What you have to do
Return, exactly as they appear, the entries below from the line containing "How far from" through the end of the entries, including both of those ends.

— START Records provided —

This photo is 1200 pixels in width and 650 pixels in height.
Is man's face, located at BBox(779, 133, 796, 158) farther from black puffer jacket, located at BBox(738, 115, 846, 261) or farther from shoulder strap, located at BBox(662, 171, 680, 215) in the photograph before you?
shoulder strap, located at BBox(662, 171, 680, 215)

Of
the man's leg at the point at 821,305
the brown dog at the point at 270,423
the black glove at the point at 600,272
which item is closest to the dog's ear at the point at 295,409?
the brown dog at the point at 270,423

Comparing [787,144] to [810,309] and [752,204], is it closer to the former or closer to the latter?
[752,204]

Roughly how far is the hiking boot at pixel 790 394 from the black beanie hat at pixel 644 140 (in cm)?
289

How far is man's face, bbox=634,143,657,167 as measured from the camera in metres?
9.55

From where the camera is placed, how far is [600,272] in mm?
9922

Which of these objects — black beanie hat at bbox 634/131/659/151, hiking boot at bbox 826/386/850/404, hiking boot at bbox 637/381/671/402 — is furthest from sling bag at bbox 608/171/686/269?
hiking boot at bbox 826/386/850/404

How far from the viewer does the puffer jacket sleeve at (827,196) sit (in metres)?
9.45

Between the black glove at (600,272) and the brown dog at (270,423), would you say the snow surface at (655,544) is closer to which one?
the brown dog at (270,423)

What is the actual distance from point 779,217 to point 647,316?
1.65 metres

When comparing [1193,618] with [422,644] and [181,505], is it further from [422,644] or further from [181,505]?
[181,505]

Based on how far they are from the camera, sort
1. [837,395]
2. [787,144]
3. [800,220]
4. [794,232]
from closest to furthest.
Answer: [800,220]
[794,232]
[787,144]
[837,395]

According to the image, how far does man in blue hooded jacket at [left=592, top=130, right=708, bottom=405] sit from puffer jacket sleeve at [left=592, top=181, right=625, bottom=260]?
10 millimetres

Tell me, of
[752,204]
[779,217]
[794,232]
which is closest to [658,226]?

— END Records provided —

Full output
How far from the viewer does the puffer jacket sleeve at (827,196) sit (in metres)?
9.45

Between the black glove at (600,272) and the brown dog at (270,423), would you say the snow surface at (655,544) is closer to which one?
the brown dog at (270,423)

What is the actual distance from point 779,217 to point 647,316?
1.65 metres

When comparing [1193,618] with [422,644] and [181,505], is it further from [422,644] or further from [181,505]?
[181,505]

Based on how far they are from the camera, sort
1. [837,395]
2. [787,144]
3. [800,220]
4. [794,232]
from closest to furthest.
Answer: [800,220]
[794,232]
[787,144]
[837,395]

According to the image, how far does man in blue hooded jacket at [left=592, top=130, right=708, bottom=405] sit from puffer jacket sleeve at [left=592, top=181, right=625, bottom=260]?
10 millimetres

Tell me, of
[752,204]
[779,217]
[794,232]
which is closest to [658,226]?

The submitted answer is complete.